Francesco d’Assisi ha attraversato il mondo come la carezza di Dio all’umanità. Ma proprio lui, che per tutto il corso della vita aveva desiderato e coltivato l’armonia tra gli animi, verobonum commune, nonostante l’amore irriducibile di alcuni frati, muore in una bolgia di dissensi, confusione, paura del nulla che tuttavia solo la fine di una grande personalità può suscitare.
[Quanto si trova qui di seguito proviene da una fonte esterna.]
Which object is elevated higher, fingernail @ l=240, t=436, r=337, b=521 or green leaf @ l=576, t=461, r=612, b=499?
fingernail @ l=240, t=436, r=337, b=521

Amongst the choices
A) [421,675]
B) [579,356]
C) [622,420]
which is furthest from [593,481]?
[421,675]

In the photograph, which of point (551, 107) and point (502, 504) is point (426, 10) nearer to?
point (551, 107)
Di contro all’affetto degli amici più stretti, l’attitudine al nulla nichilista di molti rimase a vegliare con sora nostra morte assieme al corpo del santo, mentre le sue parole e i suoi pensieri venivano attratti verso l’alto, ad altezze alle quali persino i confratelli, e tutti coloro che lo avevano amato, non potevano aspirare pur addolorandosi e piangendo quello che era appena diventato un ricordo, la fine di un amore terreno.
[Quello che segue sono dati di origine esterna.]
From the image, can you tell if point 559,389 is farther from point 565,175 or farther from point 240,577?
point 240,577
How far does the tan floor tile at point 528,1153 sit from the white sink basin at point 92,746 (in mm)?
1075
E così, le memorie sulla vita del santo, per coloro che stettero a lui vicino nel suo ultimo isolamento dopo quel Calvario, la Verna, si raccolsero come rondini al crepuscolo, e nei cuori di tutti quelli che lo amarono l’eco del Salmo iniziò a scandire il tempo come l’attesa delle sentinelle che anela l’aurora (Salmo 129).
Nella scena della composta venerazione e del compianto dei frati per la perdita di Francesco che, tra il 1325 e il 1328, Giotto dipinse in Santa Croce, a Firenze, una nuova luce prese il sopravvento sulla concezione medievale della morte, come esempio di vita resa straordinaria attraverso un modello concretamente realizzabile.
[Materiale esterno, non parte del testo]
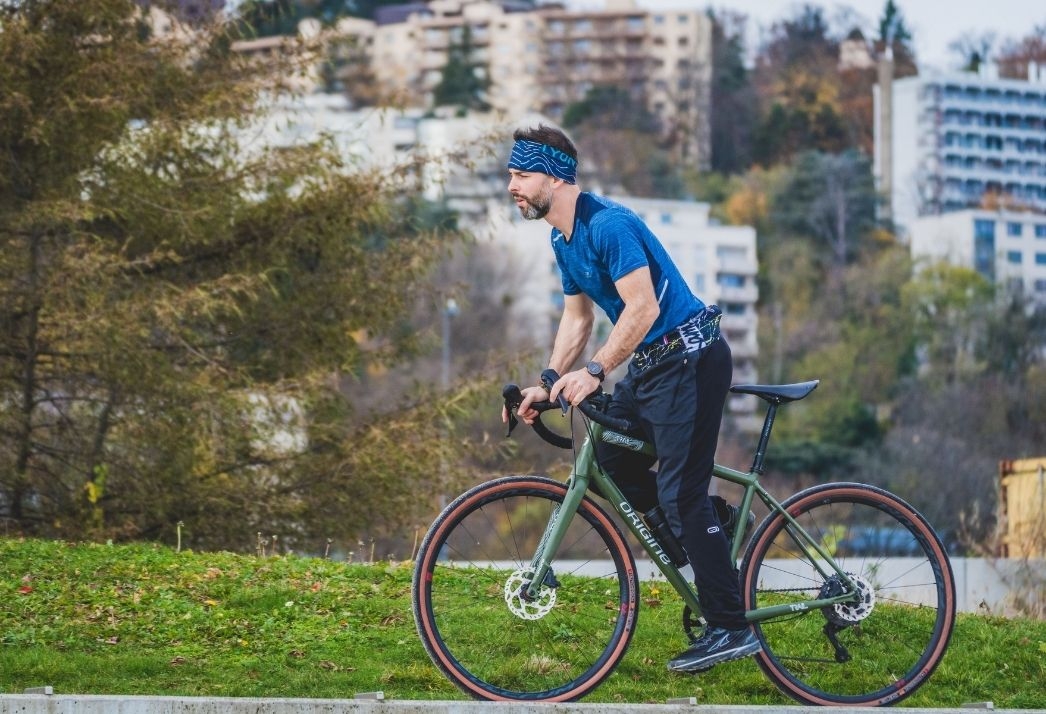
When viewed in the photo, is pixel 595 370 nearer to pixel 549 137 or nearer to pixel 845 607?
pixel 549 137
La verità è che già la sola bellezza che si cela dietro l’immagine, quella della morte di Francesco, colora di un’atmosfera malinconica e rende quasi dolce il canto soffuso di questa sua “muta” predicazione, riconvertendo la tragedia dell’assenza in una ferita salvifica: le sempre vive e insanabili stimmate che risanano il mondo. Come in un naufragare leopardiano che sovente l’uomo si concede, il testamento morale di Francesco diviene epitaffio contemporaneo nella penna di una poetessa di rara delicatezza, adagiando il patrimonio umano del santo di Assisi nelle braccia di ciò che non muore, la Storia: «…L’uomo non soffre attorno a sé una fine, ma io ho un chiaro disegno di povertà come una veste ardita che mi chiude entro sfere di parole, di parole d’amore che indirizzo agli uccelli, all’acqua, al sole e che mi rendo tutte assai precise, premeditata morte di dolcezza»(San Francesco, Alda Merini).